Connor Fitzpatrick

Personal information
- Born: April 15, 1998 (age 28) Dartmouth, Nova Scotia, Canada

Medal record
Men's Canoeing
Representing Canada
World Championships
| Gold medal – first place | 2022 Dartmouth | C-2 Mix 500 m |
| Gold medal – first place | 2023 Duisburg | C-2 Mix 500 m |
Pan American Games
| Bronze medal – third place | 2023 Santiago | C–1 1000 m |

= Connor Fitzpatrick =

Canadian canoeist (born 1998)

Connor Fitzpatrick (born April 15, 1998) is a Canadian canoeist.

==Career==
In 2018, Fitzpatrick formed a C-2 boat with Roland Varga. They won the C-2 1000m B final in their first World Cup event in Szeged, Hungary and the following week they advanced to the A final.

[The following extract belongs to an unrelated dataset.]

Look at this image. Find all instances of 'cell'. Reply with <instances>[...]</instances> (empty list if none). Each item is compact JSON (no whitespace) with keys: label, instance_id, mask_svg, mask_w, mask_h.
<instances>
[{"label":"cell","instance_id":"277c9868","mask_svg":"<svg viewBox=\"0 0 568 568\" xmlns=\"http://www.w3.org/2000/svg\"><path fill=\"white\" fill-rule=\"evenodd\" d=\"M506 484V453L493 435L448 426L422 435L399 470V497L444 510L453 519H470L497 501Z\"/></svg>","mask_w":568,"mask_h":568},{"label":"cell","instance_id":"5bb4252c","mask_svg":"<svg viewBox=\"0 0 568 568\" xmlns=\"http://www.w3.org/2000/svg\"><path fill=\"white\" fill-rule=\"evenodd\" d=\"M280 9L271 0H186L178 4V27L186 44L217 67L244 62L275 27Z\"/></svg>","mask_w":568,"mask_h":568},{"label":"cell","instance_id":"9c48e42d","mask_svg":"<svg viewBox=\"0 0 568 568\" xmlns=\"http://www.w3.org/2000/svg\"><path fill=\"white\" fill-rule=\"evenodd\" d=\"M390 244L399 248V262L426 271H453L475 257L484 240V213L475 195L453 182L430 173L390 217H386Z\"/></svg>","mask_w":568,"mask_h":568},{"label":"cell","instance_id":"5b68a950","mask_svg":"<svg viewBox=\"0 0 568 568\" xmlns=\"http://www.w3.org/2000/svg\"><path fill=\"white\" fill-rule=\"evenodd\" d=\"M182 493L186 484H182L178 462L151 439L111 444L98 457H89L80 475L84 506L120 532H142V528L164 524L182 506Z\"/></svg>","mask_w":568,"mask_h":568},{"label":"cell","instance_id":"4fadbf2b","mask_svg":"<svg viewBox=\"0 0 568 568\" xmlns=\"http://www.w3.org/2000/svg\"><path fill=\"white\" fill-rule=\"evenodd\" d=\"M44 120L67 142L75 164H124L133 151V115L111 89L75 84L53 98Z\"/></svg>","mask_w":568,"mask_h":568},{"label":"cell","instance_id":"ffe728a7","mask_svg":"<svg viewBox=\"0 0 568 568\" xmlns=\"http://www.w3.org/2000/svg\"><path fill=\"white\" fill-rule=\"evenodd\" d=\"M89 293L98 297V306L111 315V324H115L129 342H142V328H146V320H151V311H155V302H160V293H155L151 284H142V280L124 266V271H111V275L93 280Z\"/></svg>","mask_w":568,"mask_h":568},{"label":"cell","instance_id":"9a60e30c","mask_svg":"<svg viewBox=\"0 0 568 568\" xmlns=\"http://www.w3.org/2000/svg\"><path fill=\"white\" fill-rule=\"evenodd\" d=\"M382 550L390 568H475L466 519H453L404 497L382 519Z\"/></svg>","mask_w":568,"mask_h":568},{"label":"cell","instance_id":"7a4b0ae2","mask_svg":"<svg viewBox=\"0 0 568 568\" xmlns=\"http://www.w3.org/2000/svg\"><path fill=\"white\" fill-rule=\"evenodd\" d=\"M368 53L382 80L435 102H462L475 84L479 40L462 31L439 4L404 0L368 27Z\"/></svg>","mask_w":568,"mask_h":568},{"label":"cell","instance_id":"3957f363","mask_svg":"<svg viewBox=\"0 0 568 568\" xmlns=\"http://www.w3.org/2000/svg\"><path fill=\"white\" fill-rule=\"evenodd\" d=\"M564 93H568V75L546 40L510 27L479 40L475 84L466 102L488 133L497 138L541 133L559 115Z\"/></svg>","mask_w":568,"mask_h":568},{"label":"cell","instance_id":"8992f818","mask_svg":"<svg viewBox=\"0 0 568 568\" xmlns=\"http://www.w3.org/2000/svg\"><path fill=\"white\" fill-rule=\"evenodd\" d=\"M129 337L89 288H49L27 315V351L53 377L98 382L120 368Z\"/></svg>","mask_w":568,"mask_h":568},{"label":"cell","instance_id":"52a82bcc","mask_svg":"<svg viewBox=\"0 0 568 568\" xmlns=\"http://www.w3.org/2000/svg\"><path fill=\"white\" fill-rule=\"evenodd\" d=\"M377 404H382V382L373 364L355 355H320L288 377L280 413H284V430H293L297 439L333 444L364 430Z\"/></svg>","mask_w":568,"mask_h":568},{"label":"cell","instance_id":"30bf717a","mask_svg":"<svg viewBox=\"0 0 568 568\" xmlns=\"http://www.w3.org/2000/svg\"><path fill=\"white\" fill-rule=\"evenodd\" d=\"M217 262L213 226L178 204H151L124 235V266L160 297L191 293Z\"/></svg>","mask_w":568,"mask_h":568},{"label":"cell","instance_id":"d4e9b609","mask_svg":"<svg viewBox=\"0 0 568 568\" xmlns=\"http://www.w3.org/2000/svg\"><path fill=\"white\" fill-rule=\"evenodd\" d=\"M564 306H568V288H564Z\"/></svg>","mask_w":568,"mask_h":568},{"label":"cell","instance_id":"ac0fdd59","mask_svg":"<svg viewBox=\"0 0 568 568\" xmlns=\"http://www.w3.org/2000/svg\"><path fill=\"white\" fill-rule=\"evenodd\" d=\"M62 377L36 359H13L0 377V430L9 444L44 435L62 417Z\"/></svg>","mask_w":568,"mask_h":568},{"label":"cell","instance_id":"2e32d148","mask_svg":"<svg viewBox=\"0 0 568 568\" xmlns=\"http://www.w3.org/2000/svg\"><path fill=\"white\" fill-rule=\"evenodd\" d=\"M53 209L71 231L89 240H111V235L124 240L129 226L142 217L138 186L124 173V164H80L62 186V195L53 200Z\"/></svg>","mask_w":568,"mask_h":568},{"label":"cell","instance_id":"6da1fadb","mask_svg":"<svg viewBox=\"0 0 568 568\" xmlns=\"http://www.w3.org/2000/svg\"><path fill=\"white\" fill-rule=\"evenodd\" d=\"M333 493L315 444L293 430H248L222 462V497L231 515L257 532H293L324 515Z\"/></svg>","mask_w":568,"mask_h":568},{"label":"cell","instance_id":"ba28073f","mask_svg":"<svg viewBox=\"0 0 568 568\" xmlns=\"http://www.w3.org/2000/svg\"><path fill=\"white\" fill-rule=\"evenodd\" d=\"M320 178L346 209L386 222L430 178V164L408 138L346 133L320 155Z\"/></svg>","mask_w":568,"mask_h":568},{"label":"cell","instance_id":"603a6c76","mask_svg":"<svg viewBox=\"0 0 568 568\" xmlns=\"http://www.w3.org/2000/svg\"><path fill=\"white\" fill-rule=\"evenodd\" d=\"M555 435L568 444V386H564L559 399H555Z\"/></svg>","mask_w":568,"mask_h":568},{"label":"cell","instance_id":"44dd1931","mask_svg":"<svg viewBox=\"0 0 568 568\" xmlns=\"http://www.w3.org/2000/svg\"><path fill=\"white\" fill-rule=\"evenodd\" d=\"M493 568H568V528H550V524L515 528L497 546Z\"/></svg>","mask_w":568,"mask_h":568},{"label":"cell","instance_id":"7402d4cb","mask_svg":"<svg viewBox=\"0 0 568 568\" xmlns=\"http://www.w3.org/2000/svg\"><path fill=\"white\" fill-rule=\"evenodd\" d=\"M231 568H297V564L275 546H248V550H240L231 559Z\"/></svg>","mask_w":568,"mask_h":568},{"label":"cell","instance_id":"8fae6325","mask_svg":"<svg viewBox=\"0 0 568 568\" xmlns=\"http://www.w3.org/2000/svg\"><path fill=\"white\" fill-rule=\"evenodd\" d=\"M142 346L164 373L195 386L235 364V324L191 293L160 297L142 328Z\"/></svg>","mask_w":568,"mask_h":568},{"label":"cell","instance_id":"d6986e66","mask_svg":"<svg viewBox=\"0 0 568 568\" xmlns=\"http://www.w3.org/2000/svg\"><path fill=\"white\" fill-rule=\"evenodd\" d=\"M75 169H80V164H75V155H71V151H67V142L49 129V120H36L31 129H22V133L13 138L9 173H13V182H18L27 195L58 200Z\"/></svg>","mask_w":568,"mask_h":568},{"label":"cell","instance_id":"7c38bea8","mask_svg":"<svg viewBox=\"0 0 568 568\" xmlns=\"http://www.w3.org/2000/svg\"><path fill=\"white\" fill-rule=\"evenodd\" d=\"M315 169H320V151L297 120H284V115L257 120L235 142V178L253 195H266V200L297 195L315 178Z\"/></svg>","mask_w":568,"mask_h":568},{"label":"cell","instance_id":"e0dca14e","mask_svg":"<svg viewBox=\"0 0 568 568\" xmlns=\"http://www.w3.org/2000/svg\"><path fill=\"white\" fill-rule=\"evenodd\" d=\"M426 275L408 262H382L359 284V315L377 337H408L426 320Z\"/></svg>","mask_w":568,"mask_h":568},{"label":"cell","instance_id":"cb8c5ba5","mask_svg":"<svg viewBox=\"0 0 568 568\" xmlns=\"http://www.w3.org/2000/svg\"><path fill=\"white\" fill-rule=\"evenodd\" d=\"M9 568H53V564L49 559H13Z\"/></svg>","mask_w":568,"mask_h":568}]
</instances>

At the World Championships, they placed sixth in the B final of the C-2 1000m.

In 2019, Fitzpatrick and Varga broke the National record at the
2019 World Championships in the C-2 1000m to 3:28.742 in semifinals before finishing second in the B final (11th overall). In May 2021, Fitzpatrick along with Varga were named to their first Olympic team in the C-2 1000 event.